Robots are increasingly becoming a part of daily human interactions: They vacuum floors, deliver medicine in hospitals, and provide company for elderly and disabled individuals. This project examines one aspect of people's interactions with these robots: how intentional and self-reflective the robot seems to be. Because the perceived agency of a robot affects many dimensions of people's interactions with that robot, it is important to understand how features of robot design, such as its behavior and cognitive abilities, affect perceptions of agency. This question is addressed through a series of laboratory experiments that manipulate behavior and cognitive abilities and measure the degree of agency attributed to socially interactive robots.

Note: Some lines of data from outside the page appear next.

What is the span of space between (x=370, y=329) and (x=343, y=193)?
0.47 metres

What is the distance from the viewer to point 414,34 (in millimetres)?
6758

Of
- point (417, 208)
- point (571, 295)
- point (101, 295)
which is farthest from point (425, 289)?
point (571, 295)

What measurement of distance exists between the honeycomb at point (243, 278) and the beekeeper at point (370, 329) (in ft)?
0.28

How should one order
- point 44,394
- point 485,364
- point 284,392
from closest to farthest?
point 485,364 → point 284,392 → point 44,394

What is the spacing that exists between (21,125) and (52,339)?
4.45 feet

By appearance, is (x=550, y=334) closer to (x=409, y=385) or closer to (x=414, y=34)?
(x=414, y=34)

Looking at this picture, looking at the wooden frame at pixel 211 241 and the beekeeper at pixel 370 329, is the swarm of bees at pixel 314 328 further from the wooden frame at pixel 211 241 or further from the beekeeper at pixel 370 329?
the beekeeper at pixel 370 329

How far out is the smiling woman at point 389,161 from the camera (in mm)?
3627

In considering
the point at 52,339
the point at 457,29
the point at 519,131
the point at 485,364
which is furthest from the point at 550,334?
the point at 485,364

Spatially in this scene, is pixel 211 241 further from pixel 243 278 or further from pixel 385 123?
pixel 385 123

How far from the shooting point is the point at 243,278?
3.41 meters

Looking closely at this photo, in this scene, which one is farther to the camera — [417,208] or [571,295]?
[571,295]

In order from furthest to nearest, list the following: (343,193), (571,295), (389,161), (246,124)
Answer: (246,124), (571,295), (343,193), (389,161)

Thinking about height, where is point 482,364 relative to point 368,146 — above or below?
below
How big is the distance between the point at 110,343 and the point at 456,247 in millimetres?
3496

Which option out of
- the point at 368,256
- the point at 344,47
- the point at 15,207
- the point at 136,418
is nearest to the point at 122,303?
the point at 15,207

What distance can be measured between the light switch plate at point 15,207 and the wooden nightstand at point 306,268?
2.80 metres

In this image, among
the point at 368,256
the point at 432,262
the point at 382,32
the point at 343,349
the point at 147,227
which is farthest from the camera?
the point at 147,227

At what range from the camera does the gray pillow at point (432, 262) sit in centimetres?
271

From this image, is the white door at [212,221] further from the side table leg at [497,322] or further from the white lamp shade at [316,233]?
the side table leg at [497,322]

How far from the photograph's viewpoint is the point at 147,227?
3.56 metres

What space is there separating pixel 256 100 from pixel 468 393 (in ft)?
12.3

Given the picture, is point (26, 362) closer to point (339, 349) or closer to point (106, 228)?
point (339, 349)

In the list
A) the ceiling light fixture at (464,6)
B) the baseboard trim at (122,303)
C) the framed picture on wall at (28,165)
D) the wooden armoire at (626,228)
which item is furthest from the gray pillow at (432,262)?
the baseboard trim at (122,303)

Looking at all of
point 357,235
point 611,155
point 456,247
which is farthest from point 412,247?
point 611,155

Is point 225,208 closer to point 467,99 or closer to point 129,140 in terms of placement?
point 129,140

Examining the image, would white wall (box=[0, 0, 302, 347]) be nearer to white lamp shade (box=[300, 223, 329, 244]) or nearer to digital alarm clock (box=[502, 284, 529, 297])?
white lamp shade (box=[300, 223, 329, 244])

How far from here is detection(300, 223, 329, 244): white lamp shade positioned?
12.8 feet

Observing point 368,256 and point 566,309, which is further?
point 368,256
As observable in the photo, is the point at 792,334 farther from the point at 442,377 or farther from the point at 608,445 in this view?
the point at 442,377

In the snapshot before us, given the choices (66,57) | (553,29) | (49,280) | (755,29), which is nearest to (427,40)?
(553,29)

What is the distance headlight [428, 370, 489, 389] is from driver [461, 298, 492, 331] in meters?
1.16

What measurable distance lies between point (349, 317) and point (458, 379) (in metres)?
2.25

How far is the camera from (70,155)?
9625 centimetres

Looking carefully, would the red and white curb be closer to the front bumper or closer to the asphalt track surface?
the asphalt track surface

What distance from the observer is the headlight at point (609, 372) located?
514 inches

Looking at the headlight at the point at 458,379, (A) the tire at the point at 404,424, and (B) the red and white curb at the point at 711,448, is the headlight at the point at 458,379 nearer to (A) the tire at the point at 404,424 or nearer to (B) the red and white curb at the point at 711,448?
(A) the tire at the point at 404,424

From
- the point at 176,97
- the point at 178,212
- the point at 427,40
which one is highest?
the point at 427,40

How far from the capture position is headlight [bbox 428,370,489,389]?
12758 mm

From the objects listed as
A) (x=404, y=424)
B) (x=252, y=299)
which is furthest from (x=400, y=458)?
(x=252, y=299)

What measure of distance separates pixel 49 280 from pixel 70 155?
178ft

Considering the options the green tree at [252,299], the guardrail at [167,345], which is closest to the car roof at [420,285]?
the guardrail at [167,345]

Intellectual merit: The project will lead to new measures of perceived robot agency and new knowledge about how people collaborate with robots. The results will inform how engineers construct robots, how artificial intelligence researchers conceptualize behavioral architectures, and how designers craft interactions to produce robots that engage people in simple ways.
Broader impacts: The project will provide a new quantitative measurement of agency that can be used in human-robot interaction and related disciplines and new information that can inform how agency is modeled in the design of human-robot interactions, especially in situations where recognition of agency is a primary factor. The outcomes will be used to improve socially assistive robotics for children with social deficits. The project will also enhance interdisciplinary research offerings for graduate and undergraduate students at the investigators' institution.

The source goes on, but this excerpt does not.